Blobs Anatomy - Dynamic Links - part 3

In this blog post, I’m reviving my series on the internals of data blobs in Cinode. Dynamic links are a cornerstone of Cinode’s design, enabling secure, updatable references to data in a decentralized network. So far, we’ve covered topics related to dynamic links, most notably:

Data layout and verification of dynamic links on the public layer where I describe how the network is protected against bogus data propagation and how the forward-progress rule is applied on dynamic links
Encryption of the link target where we can see how dynamic link encrypts the data and what is needed to do this safely

The previous post on encryption briefly introduced a peculiar construct called the ‘key validation block.’ Today’s post will delve into this enigmatic piece of data. With these additional details, the picture becomes significantly more intricate. Here it is:

Dynamic Links - Private Layer — View of dynamic link private layers with validation flows.

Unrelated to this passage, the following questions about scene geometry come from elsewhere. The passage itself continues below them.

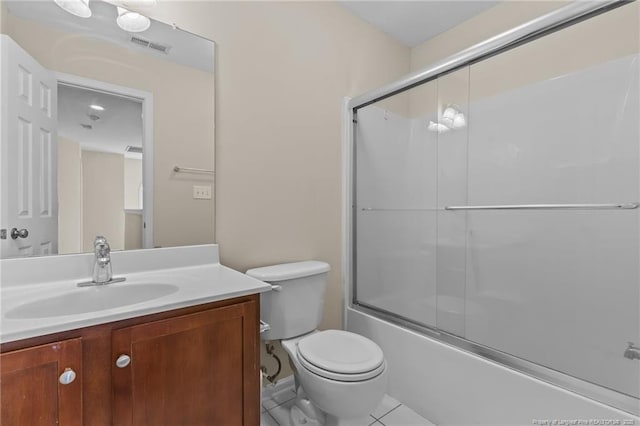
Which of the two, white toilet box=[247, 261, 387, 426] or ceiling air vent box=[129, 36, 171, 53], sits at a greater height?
ceiling air vent box=[129, 36, 171, 53]

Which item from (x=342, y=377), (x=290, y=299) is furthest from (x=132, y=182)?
(x=342, y=377)

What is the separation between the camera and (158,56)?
4.57ft

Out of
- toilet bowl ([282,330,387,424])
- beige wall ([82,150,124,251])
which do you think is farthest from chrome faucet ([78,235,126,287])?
toilet bowl ([282,330,387,424])

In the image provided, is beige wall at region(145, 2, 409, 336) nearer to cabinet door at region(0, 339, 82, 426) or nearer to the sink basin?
the sink basin

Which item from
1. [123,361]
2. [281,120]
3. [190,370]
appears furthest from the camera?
[281,120]

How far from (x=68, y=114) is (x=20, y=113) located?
0.14m

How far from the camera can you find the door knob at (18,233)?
3.57 ft

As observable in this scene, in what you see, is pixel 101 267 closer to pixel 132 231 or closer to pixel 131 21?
pixel 132 231

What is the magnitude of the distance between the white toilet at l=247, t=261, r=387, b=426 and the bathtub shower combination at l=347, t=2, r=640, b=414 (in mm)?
480

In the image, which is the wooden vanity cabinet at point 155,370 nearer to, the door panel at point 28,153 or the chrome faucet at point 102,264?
the chrome faucet at point 102,264

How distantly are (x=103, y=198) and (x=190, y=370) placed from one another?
82 centimetres

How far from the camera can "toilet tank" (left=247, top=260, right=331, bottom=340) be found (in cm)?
154

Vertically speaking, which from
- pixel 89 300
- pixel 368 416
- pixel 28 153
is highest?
pixel 28 153

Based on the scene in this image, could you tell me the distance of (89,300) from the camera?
108 cm
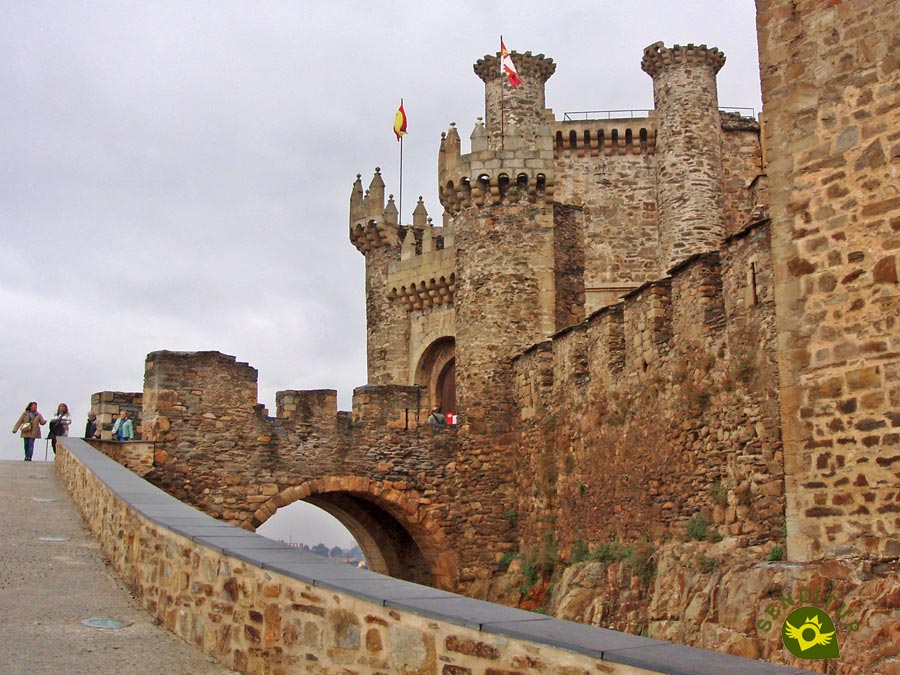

Before we go further, I’d like to emphasize that this content may be hard to understand without the knowledge of cryptographic terms. I also encourage you to read first two posts in the series.

Deterministic generation of keys and IVs

Cinode is designed for use in hostile environments where the trustworthiness of other network actors cannot be fully guaranteed. The majority of attack vectors are mitigated through encryption. All network data is transmitted securely, without plaintext, and the network rejects any data that cannot be verifiably authenticated. However, this represents just one layer of protection.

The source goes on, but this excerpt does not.